[Stored records]
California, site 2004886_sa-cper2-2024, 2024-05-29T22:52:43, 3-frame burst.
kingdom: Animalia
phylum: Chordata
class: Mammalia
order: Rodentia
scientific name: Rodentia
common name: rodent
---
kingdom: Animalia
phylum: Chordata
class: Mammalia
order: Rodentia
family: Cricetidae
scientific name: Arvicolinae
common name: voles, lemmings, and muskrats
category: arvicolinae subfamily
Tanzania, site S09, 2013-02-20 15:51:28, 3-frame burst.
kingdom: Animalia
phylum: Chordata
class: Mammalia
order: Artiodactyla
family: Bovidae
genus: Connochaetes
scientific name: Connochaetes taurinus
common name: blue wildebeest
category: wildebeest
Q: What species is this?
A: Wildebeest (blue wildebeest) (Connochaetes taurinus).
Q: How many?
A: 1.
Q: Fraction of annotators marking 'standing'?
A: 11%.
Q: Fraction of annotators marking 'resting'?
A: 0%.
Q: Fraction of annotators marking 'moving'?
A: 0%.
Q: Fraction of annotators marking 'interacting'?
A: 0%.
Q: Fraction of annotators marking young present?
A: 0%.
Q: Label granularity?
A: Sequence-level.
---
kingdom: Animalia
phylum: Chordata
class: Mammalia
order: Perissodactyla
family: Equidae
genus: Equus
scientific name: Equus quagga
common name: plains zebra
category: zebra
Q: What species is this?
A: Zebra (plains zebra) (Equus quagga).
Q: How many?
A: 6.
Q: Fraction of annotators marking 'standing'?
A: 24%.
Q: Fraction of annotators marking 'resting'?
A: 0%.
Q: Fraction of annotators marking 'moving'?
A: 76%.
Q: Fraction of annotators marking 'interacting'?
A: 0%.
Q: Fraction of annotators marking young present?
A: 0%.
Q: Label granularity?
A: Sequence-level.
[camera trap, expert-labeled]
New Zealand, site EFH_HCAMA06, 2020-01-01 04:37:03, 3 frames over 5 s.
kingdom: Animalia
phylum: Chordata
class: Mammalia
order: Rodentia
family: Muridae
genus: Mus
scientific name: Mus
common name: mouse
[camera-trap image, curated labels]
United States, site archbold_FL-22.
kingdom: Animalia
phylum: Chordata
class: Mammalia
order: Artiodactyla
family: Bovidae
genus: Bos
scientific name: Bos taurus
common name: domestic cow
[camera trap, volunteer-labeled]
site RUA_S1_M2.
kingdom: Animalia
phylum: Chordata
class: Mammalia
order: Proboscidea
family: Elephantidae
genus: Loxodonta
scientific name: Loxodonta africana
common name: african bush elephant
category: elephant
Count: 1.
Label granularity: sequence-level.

* Work instructions *
Exactly the lines from the one containing "[camera trap, volunteer-labeled]" through the final line of the records above are needed, copied word for word.

* Result below *
[camera trap, volunteer-labeled]
site RUA_S1_M2.
kingdom: Animalia
phylum: Chordata
class: Mammalia
order: Proboscidea
family: Elephantidae
genus: Loxodonta
scientific name: Loxodonta africana
common name: african bush elephant
category: elephant
Count: 1.
Label granularity: sequence-level.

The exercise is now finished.